* start SUPPLIED PASSAGE *

2010-02-04 Thread Brian Awood
We've seen somewhat similar behavior with the Apple Mail client in the past.  
My guess is it's IDLE related.  If your using Apple Mail that came with 10.5, 
it's IDLE implementation appears to work at first.  However it has a bug in it 
so that it stops working after a while.  It seemed related to how it managed 
different connections to the server,  using a different connection for each 
folder you opened.  It is more reliable in the version that comes with OS X 
10.6. 

However we've also seen very strange behavior in Apple Mail when it's local 
cache gets corrupted somehow.  You can try using the Mailbox-Rebuild option, 
but typically the most effective way I've found to correct it is to go into 
Preferences:Accounts and remove the account that has the problem, then restart 
Apple Mail and reconfigure the account.

* end SUPPLIED PASSAGE *

Quote the message about Apple Mail in full, word for word. The lines have nothing to do with the message about Apple Mail.

* start MATERIAL *

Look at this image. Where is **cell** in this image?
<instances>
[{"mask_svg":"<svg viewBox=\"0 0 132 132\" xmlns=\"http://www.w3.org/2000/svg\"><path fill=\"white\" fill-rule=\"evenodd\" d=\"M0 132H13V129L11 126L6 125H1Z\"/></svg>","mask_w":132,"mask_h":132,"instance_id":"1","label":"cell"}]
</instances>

* end MATERIAL *

ANSWER TO THE EXERCISE →
2010-02-04 Thread Brian Awood
We've seen somewhat similar behavior with the Apple Mail client in the past.  
My guess is it's IDLE related.  If your using Apple Mail that came with 10.5, 
it's IDLE implementation appears to work at first.  However it has a bug in it 
so that it stops working after a while.  It seemed related to how it managed 
different connections to the server,  using a different connection for each 
folder you opened.  It is more reliable in the version that comes with OS X 
10.6. 

However we've also seen very strange behavior in Apple Mail when it's local 
cache gets corrupted somehow.  You can try using the Mailbox-Rebuild option, 
but typically the most effective way I've found to correct it is to go into 
Preferences:Accounts and remove the account that has the problem, then restart 
Apple Mail and reconfigure the account.